L'autre aspect de l'exercice, indissociable du précédent, est son aspect prospectif. Qu'est-ce que la prospective ? Au-delà de toutes les définitions formelles que l'on peut en donner, c'est un effort pour allier la mémoire et l'imagination et c'est au-delà : et c'est pourquoi je crois que l'application de la démarche prospective à la population aujourd'hui sous-prolétaire est importante. C'est un effort pour se délivrer de la fatalité de l'histoire, du sentiment que l'histoire ne s'écrit qu'en termes de destin. Un effort pour penser l'avenir en termes de pluralité de devenirs possibles, en termes, autrement dit, de futurs ouverts et non de futurs prédéterminés.
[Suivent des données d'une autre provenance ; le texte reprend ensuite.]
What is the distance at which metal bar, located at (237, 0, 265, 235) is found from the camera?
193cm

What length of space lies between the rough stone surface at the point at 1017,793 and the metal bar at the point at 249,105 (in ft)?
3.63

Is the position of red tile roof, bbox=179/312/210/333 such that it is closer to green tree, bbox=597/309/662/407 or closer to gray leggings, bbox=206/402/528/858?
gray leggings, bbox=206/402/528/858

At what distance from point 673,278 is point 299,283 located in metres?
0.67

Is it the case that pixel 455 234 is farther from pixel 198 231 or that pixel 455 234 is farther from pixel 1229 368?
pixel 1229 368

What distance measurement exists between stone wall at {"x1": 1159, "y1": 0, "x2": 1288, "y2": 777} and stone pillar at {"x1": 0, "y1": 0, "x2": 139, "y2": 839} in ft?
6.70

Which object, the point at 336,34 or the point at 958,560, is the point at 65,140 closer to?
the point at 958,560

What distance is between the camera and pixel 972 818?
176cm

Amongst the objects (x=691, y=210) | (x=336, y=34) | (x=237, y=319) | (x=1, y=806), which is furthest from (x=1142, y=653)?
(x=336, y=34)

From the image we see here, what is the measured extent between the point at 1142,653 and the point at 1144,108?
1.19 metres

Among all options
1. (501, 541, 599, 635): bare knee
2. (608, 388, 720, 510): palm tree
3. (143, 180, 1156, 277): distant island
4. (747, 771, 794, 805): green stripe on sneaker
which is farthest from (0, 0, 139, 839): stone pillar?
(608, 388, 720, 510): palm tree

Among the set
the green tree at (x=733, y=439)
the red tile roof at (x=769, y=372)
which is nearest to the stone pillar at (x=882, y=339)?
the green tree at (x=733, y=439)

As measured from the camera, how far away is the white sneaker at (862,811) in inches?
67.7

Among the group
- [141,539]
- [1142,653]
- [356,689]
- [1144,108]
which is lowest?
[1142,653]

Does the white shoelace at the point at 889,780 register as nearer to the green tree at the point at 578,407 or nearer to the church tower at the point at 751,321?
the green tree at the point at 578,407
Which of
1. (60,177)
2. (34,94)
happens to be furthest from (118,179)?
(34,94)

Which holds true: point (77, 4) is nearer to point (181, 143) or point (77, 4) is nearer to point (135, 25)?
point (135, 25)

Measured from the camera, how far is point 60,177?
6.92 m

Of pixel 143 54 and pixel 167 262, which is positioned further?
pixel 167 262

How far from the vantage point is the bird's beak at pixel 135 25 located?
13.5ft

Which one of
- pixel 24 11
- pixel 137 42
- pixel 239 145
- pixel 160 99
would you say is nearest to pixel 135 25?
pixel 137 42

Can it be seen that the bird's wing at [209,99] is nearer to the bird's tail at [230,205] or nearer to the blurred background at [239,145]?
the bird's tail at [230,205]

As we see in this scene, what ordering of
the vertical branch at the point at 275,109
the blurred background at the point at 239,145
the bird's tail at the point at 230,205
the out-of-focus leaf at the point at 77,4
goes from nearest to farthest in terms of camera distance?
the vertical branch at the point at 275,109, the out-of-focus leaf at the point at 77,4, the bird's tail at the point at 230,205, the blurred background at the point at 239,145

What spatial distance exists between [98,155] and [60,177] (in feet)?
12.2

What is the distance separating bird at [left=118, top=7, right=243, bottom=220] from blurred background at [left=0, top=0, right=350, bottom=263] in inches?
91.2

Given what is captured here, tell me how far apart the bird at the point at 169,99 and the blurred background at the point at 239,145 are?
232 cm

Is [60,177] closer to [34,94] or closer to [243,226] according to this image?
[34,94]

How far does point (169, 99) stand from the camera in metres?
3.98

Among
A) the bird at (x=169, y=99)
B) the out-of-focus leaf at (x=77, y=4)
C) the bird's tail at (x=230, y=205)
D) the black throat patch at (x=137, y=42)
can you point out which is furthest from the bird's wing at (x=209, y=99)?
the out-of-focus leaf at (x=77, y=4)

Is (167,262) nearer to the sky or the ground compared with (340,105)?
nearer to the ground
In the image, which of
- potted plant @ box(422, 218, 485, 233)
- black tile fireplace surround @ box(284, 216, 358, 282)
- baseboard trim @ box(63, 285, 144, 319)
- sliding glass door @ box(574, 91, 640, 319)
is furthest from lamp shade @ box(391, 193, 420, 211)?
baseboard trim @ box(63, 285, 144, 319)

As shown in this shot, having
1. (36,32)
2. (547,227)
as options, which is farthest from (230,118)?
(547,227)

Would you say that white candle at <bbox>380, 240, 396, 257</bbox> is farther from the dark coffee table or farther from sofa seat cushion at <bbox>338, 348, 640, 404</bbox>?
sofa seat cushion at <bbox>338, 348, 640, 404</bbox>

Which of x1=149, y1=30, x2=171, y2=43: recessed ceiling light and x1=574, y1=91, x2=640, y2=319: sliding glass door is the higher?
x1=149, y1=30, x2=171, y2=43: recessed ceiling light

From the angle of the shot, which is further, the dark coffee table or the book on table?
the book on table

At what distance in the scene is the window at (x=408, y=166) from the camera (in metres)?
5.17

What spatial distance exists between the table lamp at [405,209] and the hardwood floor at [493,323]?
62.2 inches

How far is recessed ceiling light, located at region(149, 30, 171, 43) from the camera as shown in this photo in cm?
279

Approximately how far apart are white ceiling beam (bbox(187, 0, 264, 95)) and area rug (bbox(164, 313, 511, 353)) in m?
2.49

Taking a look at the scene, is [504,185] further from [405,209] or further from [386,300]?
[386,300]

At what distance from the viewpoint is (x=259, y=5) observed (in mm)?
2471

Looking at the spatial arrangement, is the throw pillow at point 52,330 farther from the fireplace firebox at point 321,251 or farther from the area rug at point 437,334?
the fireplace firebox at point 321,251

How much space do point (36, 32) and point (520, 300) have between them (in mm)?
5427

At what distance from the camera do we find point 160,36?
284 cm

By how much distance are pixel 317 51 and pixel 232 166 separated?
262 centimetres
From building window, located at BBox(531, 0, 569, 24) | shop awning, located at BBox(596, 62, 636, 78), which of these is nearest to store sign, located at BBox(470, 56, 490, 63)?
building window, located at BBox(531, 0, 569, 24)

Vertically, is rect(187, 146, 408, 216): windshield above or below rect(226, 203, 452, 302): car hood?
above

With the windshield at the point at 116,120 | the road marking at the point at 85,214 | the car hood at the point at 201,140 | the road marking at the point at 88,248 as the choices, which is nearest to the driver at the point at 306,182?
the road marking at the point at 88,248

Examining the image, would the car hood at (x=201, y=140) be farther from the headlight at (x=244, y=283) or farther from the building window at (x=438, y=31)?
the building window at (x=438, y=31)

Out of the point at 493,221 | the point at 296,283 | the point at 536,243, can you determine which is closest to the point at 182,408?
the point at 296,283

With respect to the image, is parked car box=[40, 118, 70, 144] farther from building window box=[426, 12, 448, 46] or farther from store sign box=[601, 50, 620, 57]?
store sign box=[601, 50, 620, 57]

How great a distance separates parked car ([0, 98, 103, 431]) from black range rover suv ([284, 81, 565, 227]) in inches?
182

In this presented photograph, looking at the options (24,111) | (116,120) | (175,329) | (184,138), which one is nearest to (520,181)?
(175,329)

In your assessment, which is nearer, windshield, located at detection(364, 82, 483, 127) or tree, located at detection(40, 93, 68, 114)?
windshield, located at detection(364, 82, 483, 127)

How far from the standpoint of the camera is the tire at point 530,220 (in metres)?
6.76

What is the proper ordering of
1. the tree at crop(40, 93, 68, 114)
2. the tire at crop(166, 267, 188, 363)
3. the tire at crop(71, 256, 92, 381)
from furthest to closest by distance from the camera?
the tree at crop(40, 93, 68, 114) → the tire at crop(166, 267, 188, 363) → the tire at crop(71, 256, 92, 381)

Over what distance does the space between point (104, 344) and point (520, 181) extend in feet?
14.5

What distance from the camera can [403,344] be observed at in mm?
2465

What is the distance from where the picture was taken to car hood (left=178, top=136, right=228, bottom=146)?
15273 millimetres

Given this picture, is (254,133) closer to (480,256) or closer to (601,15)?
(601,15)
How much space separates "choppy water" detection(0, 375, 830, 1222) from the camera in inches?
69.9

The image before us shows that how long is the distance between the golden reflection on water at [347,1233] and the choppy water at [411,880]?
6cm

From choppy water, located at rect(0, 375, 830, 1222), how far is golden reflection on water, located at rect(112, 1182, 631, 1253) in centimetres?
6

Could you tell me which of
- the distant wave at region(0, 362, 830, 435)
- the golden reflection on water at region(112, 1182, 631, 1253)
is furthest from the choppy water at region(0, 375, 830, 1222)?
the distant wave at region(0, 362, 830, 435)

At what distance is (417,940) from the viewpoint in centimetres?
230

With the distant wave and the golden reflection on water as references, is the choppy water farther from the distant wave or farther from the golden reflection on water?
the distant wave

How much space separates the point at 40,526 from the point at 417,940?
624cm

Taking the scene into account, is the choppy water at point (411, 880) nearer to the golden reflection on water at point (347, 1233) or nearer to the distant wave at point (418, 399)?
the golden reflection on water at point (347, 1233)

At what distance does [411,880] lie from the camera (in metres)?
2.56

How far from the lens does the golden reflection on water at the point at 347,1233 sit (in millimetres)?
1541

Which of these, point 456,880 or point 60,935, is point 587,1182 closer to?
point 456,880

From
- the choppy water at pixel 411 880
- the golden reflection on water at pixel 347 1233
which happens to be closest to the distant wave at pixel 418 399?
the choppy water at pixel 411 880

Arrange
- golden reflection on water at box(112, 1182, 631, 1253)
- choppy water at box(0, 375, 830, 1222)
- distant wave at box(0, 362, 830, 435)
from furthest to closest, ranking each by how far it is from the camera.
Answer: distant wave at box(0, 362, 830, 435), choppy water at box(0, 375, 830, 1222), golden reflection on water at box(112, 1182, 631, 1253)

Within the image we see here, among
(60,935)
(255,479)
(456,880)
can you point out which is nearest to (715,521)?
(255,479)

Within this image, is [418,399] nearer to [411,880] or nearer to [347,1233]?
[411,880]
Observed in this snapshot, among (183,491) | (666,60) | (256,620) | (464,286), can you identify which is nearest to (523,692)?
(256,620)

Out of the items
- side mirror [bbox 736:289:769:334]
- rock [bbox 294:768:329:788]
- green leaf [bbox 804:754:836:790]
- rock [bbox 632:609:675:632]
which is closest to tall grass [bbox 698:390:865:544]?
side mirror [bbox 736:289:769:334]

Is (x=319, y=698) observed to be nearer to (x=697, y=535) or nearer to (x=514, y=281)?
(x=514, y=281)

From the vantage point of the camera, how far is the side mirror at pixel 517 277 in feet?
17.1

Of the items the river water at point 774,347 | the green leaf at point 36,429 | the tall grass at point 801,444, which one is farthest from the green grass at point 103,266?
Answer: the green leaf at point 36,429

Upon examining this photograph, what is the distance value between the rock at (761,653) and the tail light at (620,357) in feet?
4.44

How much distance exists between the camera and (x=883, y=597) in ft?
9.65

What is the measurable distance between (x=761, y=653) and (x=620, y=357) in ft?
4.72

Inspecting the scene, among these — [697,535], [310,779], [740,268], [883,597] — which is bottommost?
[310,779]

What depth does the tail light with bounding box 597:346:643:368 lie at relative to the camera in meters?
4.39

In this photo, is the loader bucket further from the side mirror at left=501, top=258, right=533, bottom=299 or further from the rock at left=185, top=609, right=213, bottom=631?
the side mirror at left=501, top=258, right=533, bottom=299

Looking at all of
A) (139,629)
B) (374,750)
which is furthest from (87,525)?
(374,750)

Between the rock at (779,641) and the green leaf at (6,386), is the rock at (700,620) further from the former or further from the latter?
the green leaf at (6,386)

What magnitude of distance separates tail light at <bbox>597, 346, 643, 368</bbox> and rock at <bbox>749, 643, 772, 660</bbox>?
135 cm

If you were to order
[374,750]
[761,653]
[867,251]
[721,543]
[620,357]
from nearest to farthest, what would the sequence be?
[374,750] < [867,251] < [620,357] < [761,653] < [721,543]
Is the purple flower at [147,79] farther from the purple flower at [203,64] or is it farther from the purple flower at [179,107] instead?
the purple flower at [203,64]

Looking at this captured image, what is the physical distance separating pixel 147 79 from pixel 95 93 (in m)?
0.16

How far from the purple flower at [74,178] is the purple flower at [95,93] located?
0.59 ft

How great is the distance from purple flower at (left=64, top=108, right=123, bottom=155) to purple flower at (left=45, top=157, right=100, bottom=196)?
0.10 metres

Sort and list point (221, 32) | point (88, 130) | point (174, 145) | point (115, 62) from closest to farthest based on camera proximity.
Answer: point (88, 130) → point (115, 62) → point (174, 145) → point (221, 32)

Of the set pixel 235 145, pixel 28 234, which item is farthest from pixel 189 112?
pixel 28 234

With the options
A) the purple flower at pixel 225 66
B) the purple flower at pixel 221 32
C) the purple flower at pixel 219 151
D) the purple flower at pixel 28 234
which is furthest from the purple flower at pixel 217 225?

C'est pourquoi une prospective du sous-prolétariat est particulièrement importante : car c'est une façon de mettre en question, de mettre en fuite, pour le mieux dire, la tentation toujours lancinante de penser l'histoire du sous-prolétariat en termes de destin, en termes d'histoire écrite une fois pour toutes.
Cet effort s'est traduit et continue de se traduire sous la forme d'une action pédagogique à destination de groupes de travailleurs sociaux que le Mouvement accueille et auxquels il fait découvrir l'histoire de la réalité de la condition sous-prolétarienne.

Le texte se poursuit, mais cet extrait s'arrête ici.